**Source data:**
•••••

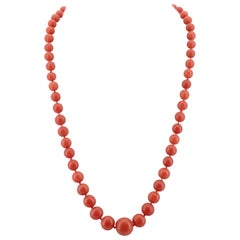 Coral Necklace with Jade Clasp, circa 1960s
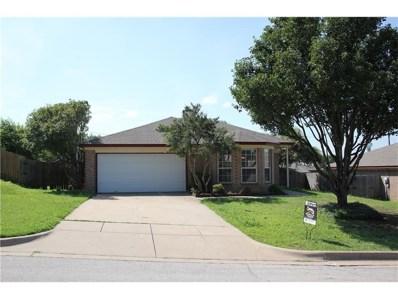 645 Green Mountain Road, Burleson, TX 76028 - #: 13984075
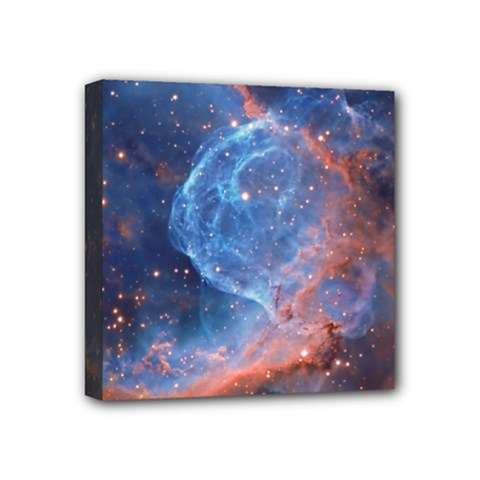 Thor s Helmet Mini Canvas 4  X 4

•••••

**Task details:** Go through the material above and repeat it exactly. Omit the pictures.

**Expected answer:**
 Coral Necklace with Jade Clasp, circa 1960s
 645 Green Mountain Road, Burleson, TX 76028 - #: 13984075
 Thor s Helmet Mini Canvas 4  X 4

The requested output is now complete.